Первым, кто заставил Джибли отвечать за содеянное, был Лавон. 26 июля 1954 года в "hа-Арец" появилось краткое сообщение, согласно которому в Александрии арестованы евреи и их подозревают в совершении террористических актов. Лавон, ничего не знавший об операции и о том, что арестованные связаны с израильской разведкой, послал Джибли запрос. В ответ Джибли написал:
"Сегодня утром мы получили первую телеграмму, где указывается, что среди арестованных в Александрии есть наши люди. Подробности и причины ареста телеграмма не сообщает. Пока что мы предприняли меры, чтобы не случилось дополнительных сбоев".
Стоит обратить внимание, что ответ Джибли не включает в себя каких-либо сведений о том, что диверсия проведена нашими агентами, и уж тем более, не включает в себя информацию, что приказ о проведении диверсии был дан им несколько дней назад. Из этого рапорта можно понять только то, что египтяне провели повальные аресты и в их сети попали и наши агенты в том числе.

Список данных:
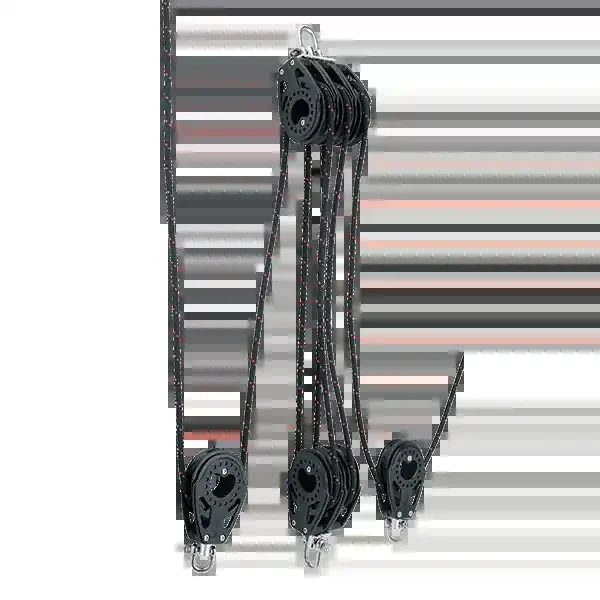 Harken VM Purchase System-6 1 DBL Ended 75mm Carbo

==

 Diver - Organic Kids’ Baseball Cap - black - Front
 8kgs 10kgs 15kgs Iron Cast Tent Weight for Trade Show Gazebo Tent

Задание:
Пожалуйста, воспроизведите без изменений часть текста о Лавоне и Джибли, начиная со слов «Стоит обратить внимание, что» и далее вплоть до слов «в том числе.».

Ответ к заданию:
Стоит обратить внимание, что ответ Джибли не включает в себя каких-либо сведений о том, что диверсия проведена нашими агентами, и уж тем более, не включает в себя информацию, что приказ о проведении диверсии был дан им несколько дней назад. Из этого рапорта можно понять только то, что египтяне провели повальные аресты и в их сети попали и наши агенты в том числе.